La sociedad de hecho no puede tratarse de un simple estado de indivisión o comunidad, simple tenencia, guarda, conservación o vigilancia de bienes comunes.
En la formación de sociedades de tal estirpe, además de concurrir los elementos propios del contrato en general, es necesaria la convergencia de los requisitos específicos del contrato de sociedad, como son, el aporte de los asociados, su intención de lucrarse con las actividades desarrolladas en la empresa común, el animus o affectio societatis y la voluntad de repartirse las ganancias o pérdidas resultantes de la actividad social, tal como antes se señaló.
La affectio societatis o intención de asociarse, es el elemento anímico o psicológico que perfila la sociedad y permite diferenciarla de otras figuras como la comunidad o la relación laboral, habida cuenta que involucra la voluntad de los socios de participar activa e interesadamente en la empresa social, en un plano de igualdad, toda vez que lleva ínsito su propósito de contribuir, en la medida de sus capacidades, al desarrollo del objeto social, en condiciones de igualdad con los otros asociados, por virtud del ánimo de lucro que los alienta.
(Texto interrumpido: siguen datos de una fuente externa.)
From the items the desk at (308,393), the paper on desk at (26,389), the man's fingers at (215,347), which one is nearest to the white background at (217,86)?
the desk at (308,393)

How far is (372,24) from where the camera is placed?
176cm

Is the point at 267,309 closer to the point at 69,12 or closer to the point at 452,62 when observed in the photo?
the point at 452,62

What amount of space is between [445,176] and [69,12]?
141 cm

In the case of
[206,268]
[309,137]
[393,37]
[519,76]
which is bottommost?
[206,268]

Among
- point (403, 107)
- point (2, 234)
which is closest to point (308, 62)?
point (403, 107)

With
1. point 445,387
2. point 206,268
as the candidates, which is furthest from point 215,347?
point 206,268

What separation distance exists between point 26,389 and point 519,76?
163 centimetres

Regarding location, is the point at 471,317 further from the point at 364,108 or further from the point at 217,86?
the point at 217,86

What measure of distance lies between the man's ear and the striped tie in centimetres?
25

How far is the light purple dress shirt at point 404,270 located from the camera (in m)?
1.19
3.5.6 Descendiendo al caso en estudio, ni los testimonios allegados, como tampoco los interrogatorios de las partes arrojan elementos demostrativos de los requisitos de la existencia de una sociedad de hecho, pues lo que se probó fue la entrega de las sumas de dineros por parte de los demandantes, para la compra de un conteiner de llantas rines 13, 14 y 15, por parte del demandado, éste es el único que en su afirmación manifiesta que se reunieron con los actores, a fin de repartirse las ganancias que se obtuvieran de esa negociación, pero no existe una prueba que así lo confirme, no se debe perder de vista que la simple invocación de los hechos y de las alegaciones procesales, no son suficientes para proporcionar al órgano jurisdiccional los instrumentos que este necesita para emitir su fallo. Pues el juez al sentenciar o decidir, debe y tiene que contar con datos lógicos que le inspiren la directriz de su decisión, y la actividad propia con tal fin es la aportación y existencia de las pruebas, dentro del proceso, y es por eso quien quiera hacer valer un derecho, debe probar los hechos constitutivos de su fundamento, regla preponderante de la carga de la prueba, aún vigente. Al contrario, quien aduce la ineficacia de ellos, o que el derecho se ha extinguido o modificado, deberá probar los hechos en que se apoya su defensa.
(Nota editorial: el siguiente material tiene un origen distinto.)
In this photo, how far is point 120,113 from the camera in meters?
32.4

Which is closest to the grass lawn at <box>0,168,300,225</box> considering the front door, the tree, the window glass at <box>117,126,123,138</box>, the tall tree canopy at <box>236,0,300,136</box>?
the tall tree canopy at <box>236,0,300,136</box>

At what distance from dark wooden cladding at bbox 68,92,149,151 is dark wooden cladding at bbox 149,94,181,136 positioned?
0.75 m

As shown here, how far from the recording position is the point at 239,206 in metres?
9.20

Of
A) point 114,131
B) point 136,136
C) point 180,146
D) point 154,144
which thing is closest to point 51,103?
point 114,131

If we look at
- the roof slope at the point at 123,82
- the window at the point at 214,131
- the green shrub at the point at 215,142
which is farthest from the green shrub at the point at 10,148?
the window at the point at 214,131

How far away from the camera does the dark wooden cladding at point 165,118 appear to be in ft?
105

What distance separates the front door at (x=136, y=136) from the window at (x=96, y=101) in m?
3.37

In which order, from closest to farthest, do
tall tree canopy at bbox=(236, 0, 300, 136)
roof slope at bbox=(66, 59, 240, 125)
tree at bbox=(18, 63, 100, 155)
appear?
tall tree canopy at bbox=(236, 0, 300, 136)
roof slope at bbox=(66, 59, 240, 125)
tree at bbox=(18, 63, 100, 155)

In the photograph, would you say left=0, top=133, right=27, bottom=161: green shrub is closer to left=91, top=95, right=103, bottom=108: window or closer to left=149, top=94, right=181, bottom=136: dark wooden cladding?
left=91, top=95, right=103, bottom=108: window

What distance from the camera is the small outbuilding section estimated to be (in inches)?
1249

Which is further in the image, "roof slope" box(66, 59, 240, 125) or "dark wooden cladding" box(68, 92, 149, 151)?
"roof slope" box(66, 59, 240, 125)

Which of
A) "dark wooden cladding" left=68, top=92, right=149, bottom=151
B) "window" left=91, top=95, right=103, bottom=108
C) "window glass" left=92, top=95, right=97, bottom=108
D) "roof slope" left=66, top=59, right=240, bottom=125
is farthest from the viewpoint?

Así las cosas como lo dejó expuesto el Juzgado del conocimiento y contrario a lo expuesto por el apelante, debe recordarse para que pueda predicarse la existencia de una sociedad de hecho, es necesario que los asociados tengan la conciencia de asumir entre todos las pérdidas, pero está probado por el propio dicho del demandado que, constantemente fue requerido por los actores, para que les fuera devuelto su dinero, por lo que les giró los cheques, después les hizo unos pagos parciales a cada uno, aspecto que es importante destacar que esa conciencia o ánimo propio de un socio, que asume tanto la ganancia como la pérdida, tampoco está probada en el presente caso, pero lo que se evidencia es que si bien el señor Rojas iba a hacer, o hizo un negocio de compra de unas llantas, éste era el único responsable del mismo, y para su realización hizo la consecución de dinero que le fue suministrado por los suplicantes.
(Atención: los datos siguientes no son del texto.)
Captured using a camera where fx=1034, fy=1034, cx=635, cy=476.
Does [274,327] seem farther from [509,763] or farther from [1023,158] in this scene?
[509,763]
Como ya se explicitó no basta invocar la existencia de una pretendida sociedad de hecho, a partir de las manifestaciones que relaciona el censor, pues ha de acreditarse que efectivamente el negocio que subyace a la creación de los títulos valores fue en desarrollo de esa pretensa sociedad y acreditar a suficiencia que se hizo en el giro ordinario de los negocios de la misma, lo cual luce huérfano en esta actuación, más allá de las simples interpretaciones del impugnante. No puede olvidarse que estamos tratando del cobro forzoso de una obligación contenida en unos cheques y se pretendía derivado de esa sociedad, esta no se acreditó, memorando que bien podía el recurrente iniciar acción en ese punto y frente a este proceso ejercer las acciones suspensivas que la ley le permite, pues las citaciones y análisis que hace el abogado apelante, están más dirigidas a aprobar en un ordinario la existencia de la pluricitada sociedad, evento que no puede trasladarse a esta actuación, que no es declarativa sino de condena, evidenciándose un yerro en la vía elegida por quien recurre en la alzada.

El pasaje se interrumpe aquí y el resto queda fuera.